Caso do artigo 20 do Código Civil, que assegura o direito à privacidade, mas, interpretado em contraposição à Constituição, tem sido um eficiente instrumento de censura. Vítimas preferenciais desse dispositivo são autores de biografias de homens públicos em geral que, pela importância de sua obras, ou da trajetória na vida política ou cultural, não merecem ter a história de vida apagada da memória nacional. Mas é o que têm conseguido, por meio de processos judiciais com base nesse artigo, parentes e herdeiros de biografados.
O pretexto para negar à sociedade o integral direito à informação é tão invariável quanto incompreensível — um suposto zelo pela vida privada de personalidades públicas. Em nome dele, livros como os que retratam trajetórias de personagens como Garrincha, Roberto Carlos e outros sequer chegam às prateleiras, ou seus autores, forçados a obedecer à censura prévia, têm de enfrentar uma via crúcis nos tribunais para garantir o direito que lhes é assegurado constitucionalmente. Uma incoerência. Dessas interpretações peculiares da lei, inexplicavelmente avalizadas por magistrados, em princípio guardiães da Constituição, resultam danos à sociedade e à História do país. Além de ser uma agressão ao estado democrático de direito.

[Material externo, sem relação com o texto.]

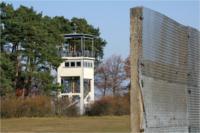 Grenzabschnitt mit Wachturm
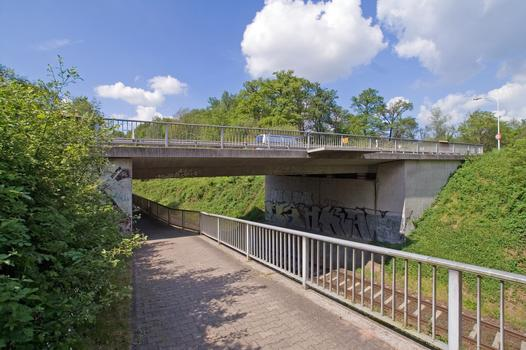 Pont de la Heinrichstrasse sur l'Odenwaldbahn à Darmstadt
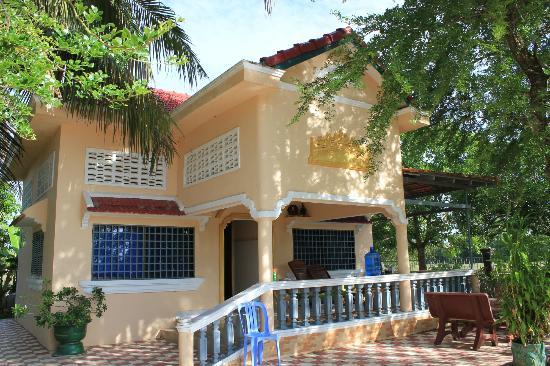 Meas Family Homestay: Concrete House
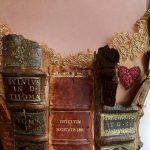 Francuska projektantka wykonała suknię przyozdobioną w skórzane grzbiety starych książek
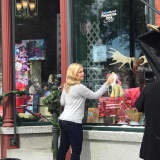 Westport's Melissa Joan Hart Stars In New Holiday Lifetime Movie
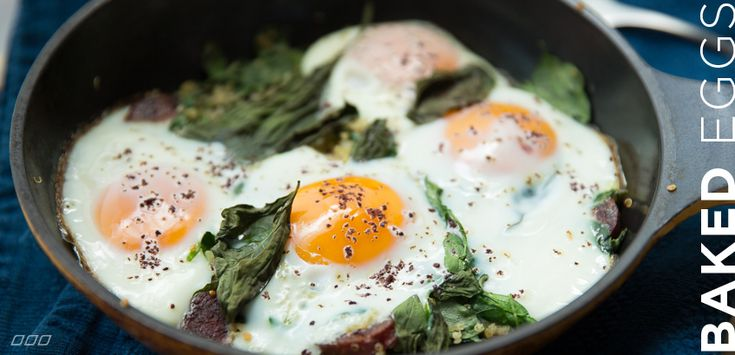 Who wants to come over for breakfast on Sunday?  This will definitely be on the menu.  Baked Eggs with Quinoa, Spinach and Chorizo - YUM! | Move Nourish Believe.  How can you pass this up?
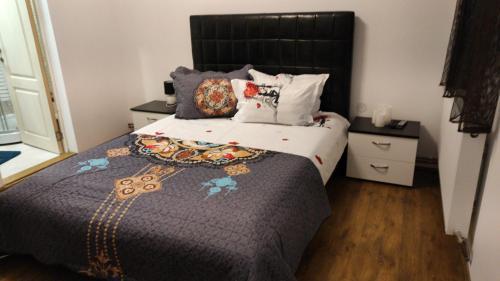 Un pat sau paturi într-o cameră la Pensiunea Izabel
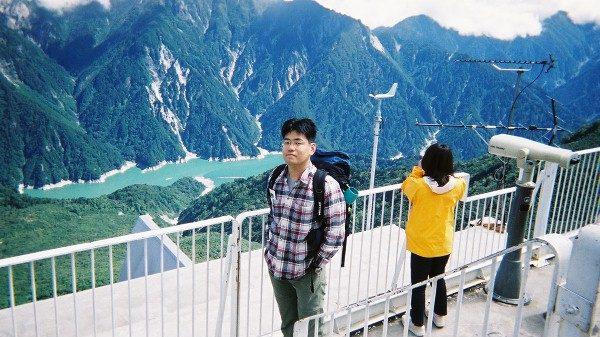 大観峰から黒部湖を見下ろす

Em boa hora, a Câmara, pela sua Comissão de Constituição e Justiça, age para fechar essa brecha que se transformou em trincheira da censura. A aprovação do projeto que autoriza a divulgação de imagens, escritos e informações biográficas de personalidades públicas, mesmo sem autorização da pessoa ou de parentes, é um passo crucial para acabar com as contradições na legislação, garantindo o pleno exercício de liberdades fundamentais. A proposta, que altera o artigo 20 do Código Civil, foi votado em caráter conclusivo, e só terá de ir ao plenário da Câmara, antes de seguir para o Senado, se for alvo de algum recurso. Espera-se que não o seja.
Derruba-se assim uma barreira que subtraiu da literatura obras fundamentais para a memorabilia nacional. Que o elogiável exemplo da Câmara seja replicado no Senado, em nome da cultura brasileira e como sinal de que a censura tende a ser letra morta no país.